Hello,
I have to apply WOE for both continuous and factor variables and I'm trying to use embed and recipes to my dataframe called train, here's the str():
str(x)
'data.frame': 476383 obs. of 21 variables:
$ output : Factor w/ 2 levels "0","1": 2 1 2 2 1 2 1 2 1 2 ...
$ v1 : int 201701 201701 201701 201701 201701 201701 201701 201701 201701 201701 ...
$ v2 : num 9407 1322 1316 6442 0 ...
$ v3 : num 1 1 2 5 0 2 1 2 5 1 ...
$ v4 : num 9596 0 0 0 0 ...
$ v5 : num 8 200 6291 871 1117 ...
$ v6: int 32 40 88 74 148 138 137 36 25 64 ...
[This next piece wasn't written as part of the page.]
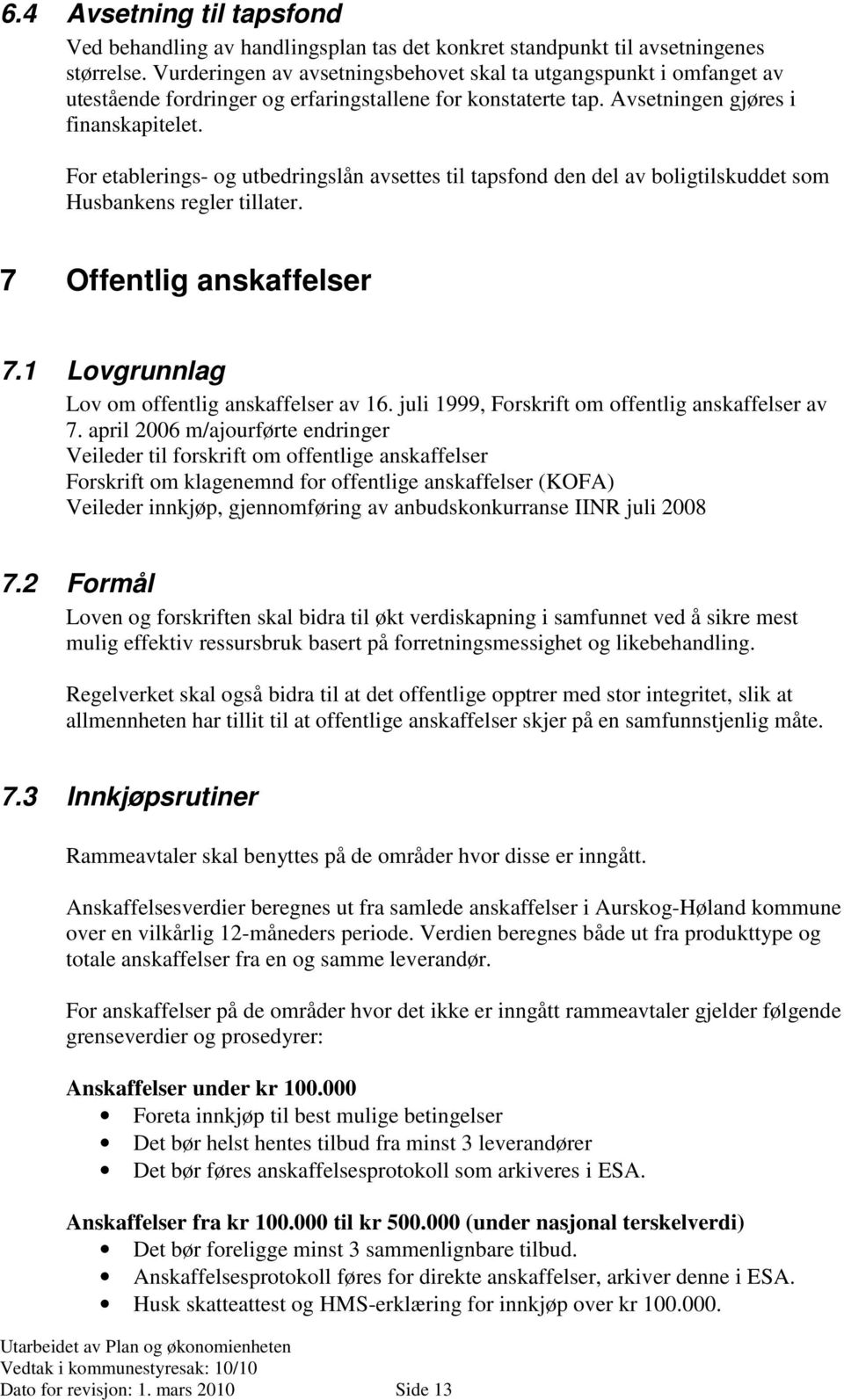 For etablerings- og utbedringslån avsettes til tapsfond den del av boligtilskuddet som Husbankens regler tillater. 7 Offentlig anskaffelser 7.1 Lovgrunnlag Lov om offentlig anskaffelser av 16.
$ v7 : int 35 53 38 33 67 53 68 64 35 34 ...
$ v8 : Factor w/ 2 levels "F","M": 1 1 1 1 1 1 1 2 1 2 ...
$ v9 : Factor w/ 21 levels " 1",..: 5 16 7 15 20 16 21 7 7 15 ...
$ v10 : Factor w/ 13 levels "1","2","3","4",..: 13 13 13 13 13 13 13 13 13 13 ...
$ v11 : Factor w/ 13 levels "1","2","3","4",..: 13 13 13 13 13 13 13 13 13 13 ...
$ v12 : num 0.84 0 0.07 0.97 0 0.32 0 1 0.56 0.41 ...
$ v13 : num 42107 0 358058 145109 0 ...
$ v14 : Factor w/ 4 levels "CONTADO","INTERES",..: 2 4 2 2 4 2 4 2 2 2 ...
$ v15 : Factor w/ 2 levels "2017","2018": 1 1 1 1 1 1 1 1 1 1 ...
$ v16 : Factor w/ 12 levels "01","02","03",..: 1 1 1 1 1 1 1 1 1 1 ...
$ v17 : Factor w/ 2 levels "0","1": 1 1 1 1 1 1 1 1 1 1 ...
$ v18 : Factor w/ 2 levels "0","1": 1 1 1 1 1 1 1 1 1 1 ...
$ v19: Factor w/ 2 levels "0","1": 1 1 1 1 1 1 1 2 1 1 ...
$ v20: Factor w/ 2 levels "0","1": 1 1 1 1 1 1 1 1 1 1 ...
So, as you see I have factor and numeric variables. I need to discretize the numeric variables to work with the Weight of Evidence (WOE). This is what I tried:
rec <- recipe(v1 ~ ., data = x) %>%
step_discretize(all_numeric) %>%
step_woe(all_nominal, outcome = v1)
woe_models <- prep(rec, training = x)
Error: This tidyselect interface doesn't support predicates yet.
i Contact the package author and suggest using eval_select()
.
I tried with the explication here but it didn't work. Does anyone know how to solve it? thanks!